◆ **Text**:
·····

Overall Evolution of Network Metrics

Over time, despite subdividing discussions, the average degree became stable as we approached Week 10 and understood how to balance authority and autonomy by modeling the student-led chats on Reddit (Fig. 9).

Fig. 9
figure 9

Weekly graphical representation of average degree

Transitivity fell in Phase 2, when we tested asynchronous blogging, and rose until Week 7, when instructor and designer decided to implement subdivision of chats, seeing a critical mass in Week 6 (end of Phase 3). As Spring break neared in Week 9, students expressed exhaustion, with average transitivity dropping. In Phase 5, participants appreciated support from ongoing instructor commentary and began to actively post. Participation became more egalitarian in Phase 6 when support of the instructor was complemented with self-selection of prompts. This autonomy gave students more agency to discuss ideas knowing they had a choice to pick topics. Eigen centrality showed steady increase, suggesting agents within the network were more likely to be connected to popular users. While the instructor was initially involved, withdrawal from the conversation allowed talkative students to bring quieter peers into the discussion, through legitimate peripheral participation (Lave and Wenger 1991). Adapting the network by random reshuffling produced greater chance for positive co-dependence to guide the online discussion, amplified by self-selected groups. Changes in transitivity and eigen centrality are depicted in Fig. 10.

·····

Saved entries
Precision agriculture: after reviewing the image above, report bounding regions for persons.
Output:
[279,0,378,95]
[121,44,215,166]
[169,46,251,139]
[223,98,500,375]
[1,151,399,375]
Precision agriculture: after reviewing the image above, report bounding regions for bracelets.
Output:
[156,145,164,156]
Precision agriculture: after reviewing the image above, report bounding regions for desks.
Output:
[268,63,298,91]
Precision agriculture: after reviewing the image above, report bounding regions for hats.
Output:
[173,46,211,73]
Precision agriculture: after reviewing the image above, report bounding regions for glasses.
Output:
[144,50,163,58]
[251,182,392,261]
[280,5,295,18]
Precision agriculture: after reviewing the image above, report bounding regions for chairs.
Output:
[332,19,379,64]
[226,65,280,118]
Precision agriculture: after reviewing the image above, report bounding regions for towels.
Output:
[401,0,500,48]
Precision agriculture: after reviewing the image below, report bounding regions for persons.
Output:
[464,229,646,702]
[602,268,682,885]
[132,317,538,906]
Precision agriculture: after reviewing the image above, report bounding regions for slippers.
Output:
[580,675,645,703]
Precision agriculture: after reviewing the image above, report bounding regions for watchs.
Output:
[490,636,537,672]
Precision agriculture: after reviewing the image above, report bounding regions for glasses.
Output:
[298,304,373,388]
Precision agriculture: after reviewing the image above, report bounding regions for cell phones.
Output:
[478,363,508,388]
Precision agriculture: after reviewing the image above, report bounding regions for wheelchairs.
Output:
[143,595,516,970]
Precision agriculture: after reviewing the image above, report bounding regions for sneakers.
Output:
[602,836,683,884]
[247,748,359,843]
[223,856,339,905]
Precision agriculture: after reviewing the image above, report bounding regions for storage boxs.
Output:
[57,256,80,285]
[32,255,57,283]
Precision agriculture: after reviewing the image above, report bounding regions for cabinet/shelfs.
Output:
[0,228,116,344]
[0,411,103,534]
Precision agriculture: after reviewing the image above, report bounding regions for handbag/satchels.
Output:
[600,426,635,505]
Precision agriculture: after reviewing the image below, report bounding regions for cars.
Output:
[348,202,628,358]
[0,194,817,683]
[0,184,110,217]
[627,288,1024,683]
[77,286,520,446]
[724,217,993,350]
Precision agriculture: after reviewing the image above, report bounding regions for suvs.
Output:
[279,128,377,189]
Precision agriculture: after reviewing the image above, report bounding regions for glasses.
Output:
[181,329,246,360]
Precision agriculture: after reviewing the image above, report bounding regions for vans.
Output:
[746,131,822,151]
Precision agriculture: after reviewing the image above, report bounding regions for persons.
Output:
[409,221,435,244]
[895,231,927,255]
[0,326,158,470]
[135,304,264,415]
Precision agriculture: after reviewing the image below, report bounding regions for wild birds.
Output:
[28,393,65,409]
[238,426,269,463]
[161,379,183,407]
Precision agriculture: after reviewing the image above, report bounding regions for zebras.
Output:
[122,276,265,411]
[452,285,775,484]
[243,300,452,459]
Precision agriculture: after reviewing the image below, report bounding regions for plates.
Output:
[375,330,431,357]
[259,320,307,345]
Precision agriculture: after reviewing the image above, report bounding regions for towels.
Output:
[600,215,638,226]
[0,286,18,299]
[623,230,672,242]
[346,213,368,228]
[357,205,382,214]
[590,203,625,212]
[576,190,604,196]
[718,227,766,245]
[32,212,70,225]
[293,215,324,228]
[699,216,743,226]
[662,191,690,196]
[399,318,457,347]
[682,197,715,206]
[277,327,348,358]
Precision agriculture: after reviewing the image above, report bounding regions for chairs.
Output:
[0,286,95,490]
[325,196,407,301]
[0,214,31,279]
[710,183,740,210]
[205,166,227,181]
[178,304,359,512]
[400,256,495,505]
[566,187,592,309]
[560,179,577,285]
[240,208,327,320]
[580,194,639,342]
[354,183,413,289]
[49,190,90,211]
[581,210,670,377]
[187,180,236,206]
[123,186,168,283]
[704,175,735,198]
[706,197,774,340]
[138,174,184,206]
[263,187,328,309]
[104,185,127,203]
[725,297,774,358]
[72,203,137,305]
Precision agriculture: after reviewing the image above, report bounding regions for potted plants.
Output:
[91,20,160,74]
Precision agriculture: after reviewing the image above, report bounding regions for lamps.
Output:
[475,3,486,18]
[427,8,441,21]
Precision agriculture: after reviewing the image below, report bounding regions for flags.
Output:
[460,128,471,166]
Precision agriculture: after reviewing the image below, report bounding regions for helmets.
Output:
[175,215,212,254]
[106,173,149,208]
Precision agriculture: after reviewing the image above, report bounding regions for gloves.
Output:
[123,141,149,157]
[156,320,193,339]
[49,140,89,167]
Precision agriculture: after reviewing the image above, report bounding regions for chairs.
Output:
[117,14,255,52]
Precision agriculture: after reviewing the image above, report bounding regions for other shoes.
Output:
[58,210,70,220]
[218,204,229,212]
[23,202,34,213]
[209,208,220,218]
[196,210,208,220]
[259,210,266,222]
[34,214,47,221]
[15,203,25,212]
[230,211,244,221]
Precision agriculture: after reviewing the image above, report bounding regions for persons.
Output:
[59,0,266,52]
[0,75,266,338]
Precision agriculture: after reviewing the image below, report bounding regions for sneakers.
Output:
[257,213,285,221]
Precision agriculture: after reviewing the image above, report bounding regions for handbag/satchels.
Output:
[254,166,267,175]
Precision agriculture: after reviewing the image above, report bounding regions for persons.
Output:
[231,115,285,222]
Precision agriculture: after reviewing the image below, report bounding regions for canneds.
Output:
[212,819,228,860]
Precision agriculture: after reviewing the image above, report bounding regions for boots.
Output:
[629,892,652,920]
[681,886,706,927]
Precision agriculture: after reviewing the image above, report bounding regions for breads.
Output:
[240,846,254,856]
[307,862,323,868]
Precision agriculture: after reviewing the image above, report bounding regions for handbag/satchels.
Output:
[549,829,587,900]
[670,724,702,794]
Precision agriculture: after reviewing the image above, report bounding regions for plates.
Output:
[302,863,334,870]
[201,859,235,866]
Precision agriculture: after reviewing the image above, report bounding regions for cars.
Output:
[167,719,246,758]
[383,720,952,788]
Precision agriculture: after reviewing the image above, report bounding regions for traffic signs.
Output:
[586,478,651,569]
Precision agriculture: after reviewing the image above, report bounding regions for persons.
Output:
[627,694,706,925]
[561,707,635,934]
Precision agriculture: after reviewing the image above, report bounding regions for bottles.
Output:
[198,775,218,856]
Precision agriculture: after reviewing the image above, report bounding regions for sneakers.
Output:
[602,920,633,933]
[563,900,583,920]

·····

◆ **Tasks to complete**:
1. According to the network metrics text, what made participation more egalitarian in Phase 6?
2. Resume the network metrics text after its final sentence.
The listing has no connection to the network metrics text.

◆ **Answers provided**:
1. Instructor support was complemented with students' self-selection of prompts.

2.
Fig. 10
figure 10

Weekly graphical representation of average transitivity and eigen centrality

There was almost perfect correlation between degree and eigen centrality that remained steady throughout (between 0.91 and 0.98). Weekly correlations are presented in Table 11.

Table 11 Weekly average correlations between centrality measures

With regards to the number of participating students, we saw despite the chat being voluntary, there was steady rise in participation, with most students present partaking in the dynamic live discussion as the end of the semester approached. Below, we provide a graph depicting the weekly percentage of present students participating in the discussion (Fig. 11, see Table 12 for attendance metrics).

Fig. 11
figure 11

Weekly percentage of students participating in live chat

Table 12 Number of students participating in the live chat

While students actively engaged in chatting, anonymity led to a reduction in peer review posts in the second half of the semester. Students treated peer review as a cursory task, and limitations of such activities in an anonymous setting were expressed in the feedback. Most respondents stuck to a fixed rubric (stating strengths and limitations) while commenting. While some weeks saw extensive responses (starting off with 14 posts), others showed a decrease (falling to 10 posts in the last round) (see Fig. 12; Table 13). Low participation stands in contrast to the live-chat, which encouraged spontaneous, voluntary participation allowing students to grapple with ideas they would present and write about and discuss them at a deeper level in the lecture.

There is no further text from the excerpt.